Lindsey Goodchild, Co-Founder and CEO of Nudge, a communications platform that empowers deskless employees to drive better business outcomes, said she also made a PowerPoint presentation to communicate her vision to prospective customers. "I come from a non-technical background, so I focused my slides around showing the solution for the problem I was trying to solve," she said. "The prototype didn't need to work to get a customer reaction. I just needed to get the idea across, and my first presentation did just that."

Keep in mind that how you get feedback from users largely depends on the prototype you've built.
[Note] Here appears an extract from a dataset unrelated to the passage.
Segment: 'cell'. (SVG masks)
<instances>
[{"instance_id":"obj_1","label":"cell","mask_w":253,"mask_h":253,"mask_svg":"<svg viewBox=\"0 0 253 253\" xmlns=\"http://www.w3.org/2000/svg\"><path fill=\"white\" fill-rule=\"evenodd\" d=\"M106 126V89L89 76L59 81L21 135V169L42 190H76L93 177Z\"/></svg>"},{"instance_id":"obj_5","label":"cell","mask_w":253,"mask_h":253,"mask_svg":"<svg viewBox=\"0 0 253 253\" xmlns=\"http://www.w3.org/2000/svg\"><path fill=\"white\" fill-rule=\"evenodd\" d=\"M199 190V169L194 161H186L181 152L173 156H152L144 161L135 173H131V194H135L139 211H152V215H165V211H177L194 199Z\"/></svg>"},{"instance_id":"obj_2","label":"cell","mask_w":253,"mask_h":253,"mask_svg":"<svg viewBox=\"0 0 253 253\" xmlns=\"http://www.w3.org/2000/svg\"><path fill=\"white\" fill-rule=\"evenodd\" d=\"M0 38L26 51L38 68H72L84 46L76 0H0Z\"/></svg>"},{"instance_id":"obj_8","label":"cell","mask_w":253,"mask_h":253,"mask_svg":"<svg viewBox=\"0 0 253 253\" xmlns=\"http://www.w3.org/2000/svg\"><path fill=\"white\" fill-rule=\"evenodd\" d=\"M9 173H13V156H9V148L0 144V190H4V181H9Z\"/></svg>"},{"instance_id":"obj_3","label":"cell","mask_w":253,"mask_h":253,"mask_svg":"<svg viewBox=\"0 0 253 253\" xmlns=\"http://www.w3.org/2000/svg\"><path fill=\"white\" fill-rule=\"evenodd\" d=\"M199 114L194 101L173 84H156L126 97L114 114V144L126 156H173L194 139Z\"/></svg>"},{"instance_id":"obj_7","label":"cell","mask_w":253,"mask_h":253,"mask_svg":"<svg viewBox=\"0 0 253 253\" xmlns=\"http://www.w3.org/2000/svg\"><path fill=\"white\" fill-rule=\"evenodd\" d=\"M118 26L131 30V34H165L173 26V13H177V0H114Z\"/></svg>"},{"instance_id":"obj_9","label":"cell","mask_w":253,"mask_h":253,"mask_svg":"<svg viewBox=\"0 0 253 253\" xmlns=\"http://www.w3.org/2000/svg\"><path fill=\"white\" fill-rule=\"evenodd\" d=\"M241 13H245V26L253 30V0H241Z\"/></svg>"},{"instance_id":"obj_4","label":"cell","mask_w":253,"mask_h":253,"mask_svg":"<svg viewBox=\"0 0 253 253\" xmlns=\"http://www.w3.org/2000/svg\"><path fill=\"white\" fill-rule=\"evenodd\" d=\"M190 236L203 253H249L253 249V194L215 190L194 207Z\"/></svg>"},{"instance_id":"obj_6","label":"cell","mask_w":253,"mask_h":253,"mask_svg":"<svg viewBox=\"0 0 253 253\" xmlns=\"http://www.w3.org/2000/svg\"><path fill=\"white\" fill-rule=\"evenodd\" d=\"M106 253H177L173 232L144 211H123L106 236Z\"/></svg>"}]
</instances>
In addition to presenting slides, you can think about using physical story boards or UX design tools to demonstrate how your product works and to encourage conversations with testers.

2. Release your prototype into the market

Once you've mocked up the basics, showing your wireframes to potential customers, colleagues, and investors will take it to the next level and get you thinking seriously about what to build first.

Regan said that getting customer feedback early on significantly reduced her engineering ROI because it stopped her from putting resources and time into an MVP before knowing what features would best resonate with users.

"Take your prototype quickly to the market once you have the story behind it. Then, you can ask the right questions, get the feedback you need, and fail fast – but then react and turn those learnings into improving the product for long term success," said Regan.

To craft the right questions to ask users, you should know exactly what you're testing. Even if you have a good idea about the problem that you're trying to solve, fully educating yourself on the market and your potential customers is crucial before you begin.

Goodchild recommends staying focused on willingness to pay in the initial sessions. "Ultimately your business exists because you're providing something that has a lot of value, and if it has a lot of value, people are willing to spend money on it," she said. "Finding out whether or not people will pay for your product and sign a contract while testing your prototype is the number one signal that your idea can work."

3. Budget before you move on

As you test and iterate on your prototype, you might find your MVP roadmap starting to grow. For this reason, it's a good idea to have a clear product development budget before you start promising features to prototype testers. By knowing your own limitations, you can set expectations for what potential customers can expect next .

"No matter what you do in the early days, your money should match your product roadmap," said Regan. "Overpromising and under-budgeting will only lead to disappointed customers."

Whether you decide to bootstrap or raise seed money to support your initial product development, planning you budget will ultimately prepare you for the next step of the journey - building your minimum viable product.